◆ **Text block**

───

Born in St. Louis, Mo., in 1874. Studied at the St. Louis School of Fine Art. Oscar Berninghaus was one of the first artists to decide that Taos, New Mexico was an ideal place for both painting and living. His paintings of the Pueblo Indians in their place in the New Mexico landscape have justly earned him the reputation he now enjoys.
BLUMENSCHEIN, ERNEST LEONARD, N. A.  
Another early member of the Taos group of artists, Ernest Blumenschein, has painted the Pueblo Indians and adobe buildings of New Mexico with masterful handling of color and design. Born in Pittsburgh, Pa. in 1874, he studied at the Cincinnati Museum Association, the Art Students League, New York, and at the Academie Julien in Paris.
BOREIN, EDWARD

1873 - 1946

A Native Californian, Borein worked for cattle and horse outfits from Canada to Mexico and came early and naturally to his knowledge and love of portraying them. Best known for his etchings, his subjects range from the cowhands and Indians of the North and West through the Pueblos of the Southwest and the Missions of California to the Charros of Mexico.
BORG, CARL OSCAR

1879 - 1947

Born in Sweden. While employed as a merchant seaman, Borg came to the Port of San Francisco in 1904 and decided to remain in California. Although entirely self-taught his talent attracted the notice of Mrs. P. B. Hearst whose generosity enabled him to visit the art centers of Europe and America. Carl Oscar Borg chose as his subjects the Hopi, the Navajo and the Western landscape and, while well known as a painter, his finest works were his etchings and woodblock portraits of Indians.
CLARKE, John L.  
John Clarke or Catapuis, to use his Indian name, is a half-blood Blackfoot Indian born in Montana. His woodcarving is truly fine art created by a man who has the Indian's intimacy and knowledge of all the creatures of his native Rocky Mountains.
CRAWFORD, WILLIAM

1869 - 1943

While most of Crawford's fine pen and ink drawings were produced as book and magazine illustrations, he is now recognized as being one of the greatest draughtsmen of his day. A meticulous craftsman, he did an enormous amount of research and study before drawing even a minor illustration. 
DIXON, MAYNARD

1875 - 1946

Born in Fresno, California. Maynard Dixon began his career as a newspaper and magazine illustrator but spent every spare moment in learning and sketching the West. He made innumerable drawings of all those things that were to become the subjects of his paintings and murals. Few men have been so well equipped to portray the grandeur of the Western landscape or to interpret the dignity and inmost feelings of those who live on its vast surface. Maynard Dixon did all this with the honesty and forthrightness that was part of his great character.

───

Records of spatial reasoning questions
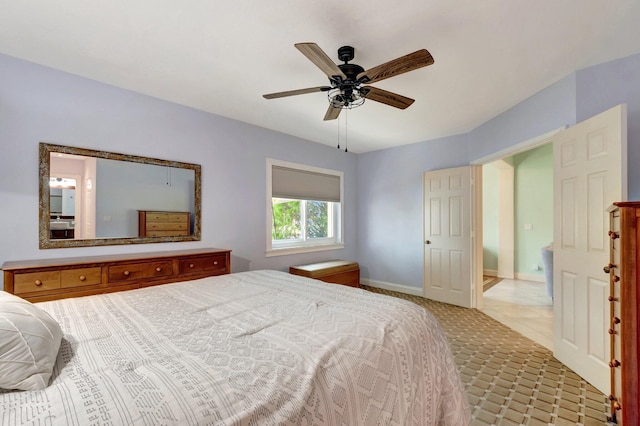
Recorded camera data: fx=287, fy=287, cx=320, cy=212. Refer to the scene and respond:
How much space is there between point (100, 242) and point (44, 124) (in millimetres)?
1080

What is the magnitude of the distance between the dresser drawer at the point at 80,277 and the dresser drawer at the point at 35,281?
4 cm

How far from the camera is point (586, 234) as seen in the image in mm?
2215

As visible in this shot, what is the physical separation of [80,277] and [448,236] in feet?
14.0

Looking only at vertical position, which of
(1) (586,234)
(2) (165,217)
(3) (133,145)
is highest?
(3) (133,145)

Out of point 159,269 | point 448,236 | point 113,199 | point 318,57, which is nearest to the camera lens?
point 318,57

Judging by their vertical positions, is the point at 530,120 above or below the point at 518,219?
above

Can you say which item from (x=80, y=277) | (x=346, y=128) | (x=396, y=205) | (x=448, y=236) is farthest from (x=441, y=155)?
(x=80, y=277)

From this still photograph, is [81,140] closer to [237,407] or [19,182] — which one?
[19,182]

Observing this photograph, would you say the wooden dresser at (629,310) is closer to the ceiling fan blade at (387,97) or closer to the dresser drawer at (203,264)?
the ceiling fan blade at (387,97)

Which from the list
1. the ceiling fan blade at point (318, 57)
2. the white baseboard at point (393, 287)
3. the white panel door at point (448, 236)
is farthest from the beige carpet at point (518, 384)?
the ceiling fan blade at point (318, 57)

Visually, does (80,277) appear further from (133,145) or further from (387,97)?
(387,97)

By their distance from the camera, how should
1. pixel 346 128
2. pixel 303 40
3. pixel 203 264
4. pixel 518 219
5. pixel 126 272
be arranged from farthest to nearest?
pixel 518 219
pixel 346 128
pixel 203 264
pixel 126 272
pixel 303 40

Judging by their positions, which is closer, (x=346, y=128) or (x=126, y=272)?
(x=126, y=272)

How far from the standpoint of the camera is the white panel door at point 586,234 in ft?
6.57
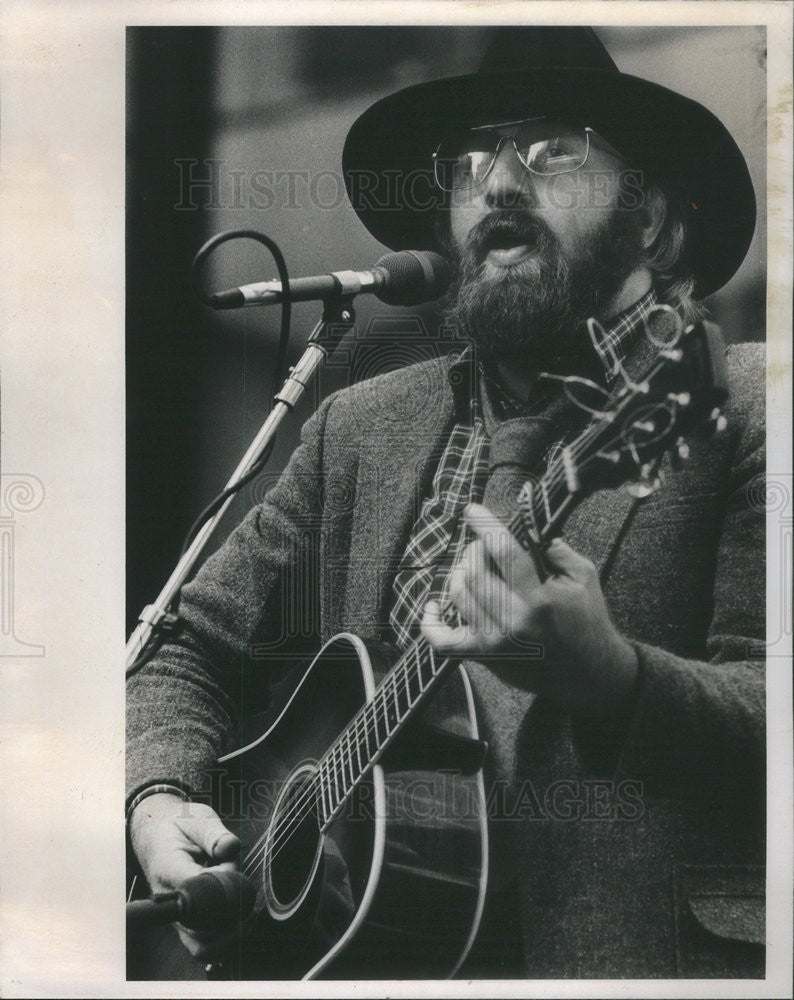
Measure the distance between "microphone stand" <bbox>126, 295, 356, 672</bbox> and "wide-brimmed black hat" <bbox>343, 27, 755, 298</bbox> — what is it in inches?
9.1

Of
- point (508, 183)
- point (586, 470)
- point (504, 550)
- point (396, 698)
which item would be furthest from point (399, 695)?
point (508, 183)

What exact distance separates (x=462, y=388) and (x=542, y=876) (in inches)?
45.4

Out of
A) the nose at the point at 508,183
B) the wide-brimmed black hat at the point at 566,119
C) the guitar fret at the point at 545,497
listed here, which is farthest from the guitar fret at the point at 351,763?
the nose at the point at 508,183

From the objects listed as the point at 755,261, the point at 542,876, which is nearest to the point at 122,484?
the point at 542,876

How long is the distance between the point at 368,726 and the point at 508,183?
4.29ft

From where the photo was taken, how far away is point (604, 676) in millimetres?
2387

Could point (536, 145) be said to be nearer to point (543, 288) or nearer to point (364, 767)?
point (543, 288)

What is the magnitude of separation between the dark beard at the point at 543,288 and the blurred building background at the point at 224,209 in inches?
11.1

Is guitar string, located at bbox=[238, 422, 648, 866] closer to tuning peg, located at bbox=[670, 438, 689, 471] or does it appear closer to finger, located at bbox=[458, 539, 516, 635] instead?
finger, located at bbox=[458, 539, 516, 635]

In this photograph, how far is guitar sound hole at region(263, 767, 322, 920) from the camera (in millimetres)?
2414

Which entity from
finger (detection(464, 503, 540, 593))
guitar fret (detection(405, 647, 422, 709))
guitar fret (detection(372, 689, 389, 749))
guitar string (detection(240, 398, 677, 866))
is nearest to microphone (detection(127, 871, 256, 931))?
guitar string (detection(240, 398, 677, 866))

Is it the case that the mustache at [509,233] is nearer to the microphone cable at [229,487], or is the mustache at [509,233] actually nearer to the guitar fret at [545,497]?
the microphone cable at [229,487]

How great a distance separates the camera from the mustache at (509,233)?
2523 mm

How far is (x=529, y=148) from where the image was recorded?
2.54 m
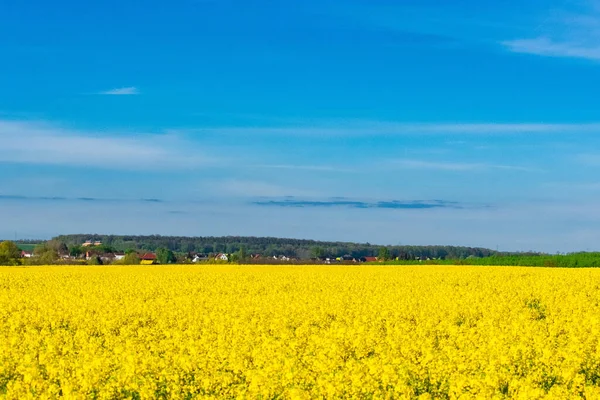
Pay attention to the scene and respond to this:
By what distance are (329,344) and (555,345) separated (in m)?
4.66

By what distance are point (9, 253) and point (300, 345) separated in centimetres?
6349

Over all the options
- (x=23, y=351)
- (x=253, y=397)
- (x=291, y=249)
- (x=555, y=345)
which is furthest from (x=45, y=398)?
(x=291, y=249)

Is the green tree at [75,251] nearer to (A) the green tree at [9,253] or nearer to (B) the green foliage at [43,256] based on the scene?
(B) the green foliage at [43,256]

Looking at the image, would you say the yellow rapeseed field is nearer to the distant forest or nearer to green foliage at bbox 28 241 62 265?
green foliage at bbox 28 241 62 265

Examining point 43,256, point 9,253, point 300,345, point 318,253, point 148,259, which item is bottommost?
point 148,259

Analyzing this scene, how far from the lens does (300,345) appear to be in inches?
591

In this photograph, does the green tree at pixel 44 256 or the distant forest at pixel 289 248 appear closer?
the green tree at pixel 44 256

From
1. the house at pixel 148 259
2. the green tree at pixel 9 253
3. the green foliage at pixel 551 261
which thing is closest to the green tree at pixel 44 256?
the green tree at pixel 9 253

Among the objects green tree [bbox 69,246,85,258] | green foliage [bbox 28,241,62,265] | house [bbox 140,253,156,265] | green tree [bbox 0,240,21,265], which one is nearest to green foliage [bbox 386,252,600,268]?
house [bbox 140,253,156,265]

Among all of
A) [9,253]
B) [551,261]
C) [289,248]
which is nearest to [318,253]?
[289,248]

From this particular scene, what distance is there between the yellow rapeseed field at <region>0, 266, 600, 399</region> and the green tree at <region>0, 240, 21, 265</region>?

───

◆ **Challenges**
- 1) Rewrite the stretch of the notes on Western artists from "A Native Californian, Borein" through "Charros of Mexico.", putting "drypoints" in place of "etchings".
- 2) Continue the notes on Western artists, starting after the final sentence about Maynard Dixon.

◆ **Results for the exercise**
- 1)
A Native Californian, Borein worked for cattle and horse outfits from Canada to Mexico and came early and naturally to his knowledge and love of portraying them. Best known for his drypoints, his subjects range from the cowhands and Indians of the North and West through the Pueblos of the Southwest and the Missions of California to the Charros of Mexico.

- 2)
FECHIN, NICOLAI  
Born in Kazar, Russia in 1881 the son of a woodcarver and maker of Church images, Nicolai Fechin, former member of the Imperial Academy of Fine Arts in Petrogard, came to the United States, living and working in Taos, New Mexico for many years before moving to California. Equally renowned for his woodcarving as well as his painting, Fechin has executed many important commissions for portraits and strongly handled Southwestern landscapes.
FORSYTHE, VICTOR CLYDE  
Born in Orange, California in 1885 he studied both in his native state and at the Art Students' League in New York. In 1920, after a very full life in the newspaper and magazine world, Clyde Forsythe returned to California to paint the desert, portraits of horses and pictures of Western life.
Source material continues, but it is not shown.